Ellas, las corporaciones, han fijado el límite, han dicho lo que ya no están dispuestas a tolerar. Será responsabilidad del Gobierno eludir el chantaje, estará en él seguir por un camino que busque mejorar la vida de los que menos tienen, defender el salario ante una crisis que, entre otras cosas, busca ponerles un freno, profundizar la integración sudamericana, ampliar y mejorar la participación del Estado, regular e intervenir allí donde sea necesario para resguardar los intereses nacionales, el medio ambiente y los derechos sociales. Todas estas cuestiones vitales que hacen a la calidad institucional y a la genuina profundización de la democracia vienen a expresar, de un modo invertido, todo aquello que buscan quebrar y limitar las corporaciones económicas. Algo de esto se juega en las elecciones del 28 de junio y en el día después, cuando haya que elegir entre la profundización de los cambios o la aceptación del gran chantaje corporativo.
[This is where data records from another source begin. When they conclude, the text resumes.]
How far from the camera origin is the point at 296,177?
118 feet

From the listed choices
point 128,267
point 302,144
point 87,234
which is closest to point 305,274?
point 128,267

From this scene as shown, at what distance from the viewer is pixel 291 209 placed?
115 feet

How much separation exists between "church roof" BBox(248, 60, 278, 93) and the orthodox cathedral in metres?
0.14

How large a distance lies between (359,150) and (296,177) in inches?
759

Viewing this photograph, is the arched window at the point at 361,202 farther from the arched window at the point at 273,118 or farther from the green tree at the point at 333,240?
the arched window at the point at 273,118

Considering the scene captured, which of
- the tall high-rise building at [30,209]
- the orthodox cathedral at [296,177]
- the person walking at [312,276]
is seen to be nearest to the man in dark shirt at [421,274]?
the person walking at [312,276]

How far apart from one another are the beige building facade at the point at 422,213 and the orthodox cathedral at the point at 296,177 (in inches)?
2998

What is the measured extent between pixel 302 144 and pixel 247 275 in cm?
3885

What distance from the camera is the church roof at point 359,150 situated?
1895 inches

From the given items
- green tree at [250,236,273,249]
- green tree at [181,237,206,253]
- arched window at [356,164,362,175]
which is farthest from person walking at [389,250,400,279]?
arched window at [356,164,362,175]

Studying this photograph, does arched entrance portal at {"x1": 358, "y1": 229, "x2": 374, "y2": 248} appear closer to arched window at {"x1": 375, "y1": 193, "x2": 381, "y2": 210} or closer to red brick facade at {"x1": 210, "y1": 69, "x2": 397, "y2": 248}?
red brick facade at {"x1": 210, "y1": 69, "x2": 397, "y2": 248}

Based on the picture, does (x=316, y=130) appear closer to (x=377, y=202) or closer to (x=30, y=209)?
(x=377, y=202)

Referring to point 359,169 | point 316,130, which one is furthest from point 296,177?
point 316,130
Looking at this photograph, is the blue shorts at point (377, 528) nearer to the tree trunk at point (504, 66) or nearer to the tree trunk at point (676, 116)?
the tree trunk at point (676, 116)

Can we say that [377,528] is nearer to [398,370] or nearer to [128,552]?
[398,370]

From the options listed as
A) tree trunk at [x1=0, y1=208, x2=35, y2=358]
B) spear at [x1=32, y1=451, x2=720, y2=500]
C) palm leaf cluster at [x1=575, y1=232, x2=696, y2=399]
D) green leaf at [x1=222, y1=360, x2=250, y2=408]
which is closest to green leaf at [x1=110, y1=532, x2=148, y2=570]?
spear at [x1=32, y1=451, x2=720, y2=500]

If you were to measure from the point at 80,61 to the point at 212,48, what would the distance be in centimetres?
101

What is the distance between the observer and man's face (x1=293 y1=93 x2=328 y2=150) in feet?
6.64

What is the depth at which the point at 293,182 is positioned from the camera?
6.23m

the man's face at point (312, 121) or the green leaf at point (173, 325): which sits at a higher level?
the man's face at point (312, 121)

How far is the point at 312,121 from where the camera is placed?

No resulta menor que, a diferencia de otros momentos difíciles de la democracia argentina, hoy podamos situarnos ante una disyuntiva que no se ha cerrado y ante un Gobierno que, más allá de sus carencias y faltas, no ha dado el brazo a torcer y sigue insistiendo en un camino fundado en el doble mandato de no reprimir la protesta social y de acrecentar el núcleo vital de los derechos humanos buscando, al mismo tiempo, invertir la pirámide de la distribución de la renta. Contra esa orientación se mueven y deliberan, como lo han hecho en otros momentos de nuestra travesía como nación, los grandes grupos económicos, esos mismos que no dudaron en solventar, cuando fue necesario, a las alternativas golpistas y dictatoriales pero que hoy prefieren una democracia domesticada y vaciada de ese interminable litigio por la igualdad que los incontables de la historia no han dejado de sostener y de defender. La persistencia de ese litigio sigue viva entre nosotros pese a lo mucho que los poderosos de siempre han hecho por doblegarlo definitivamente.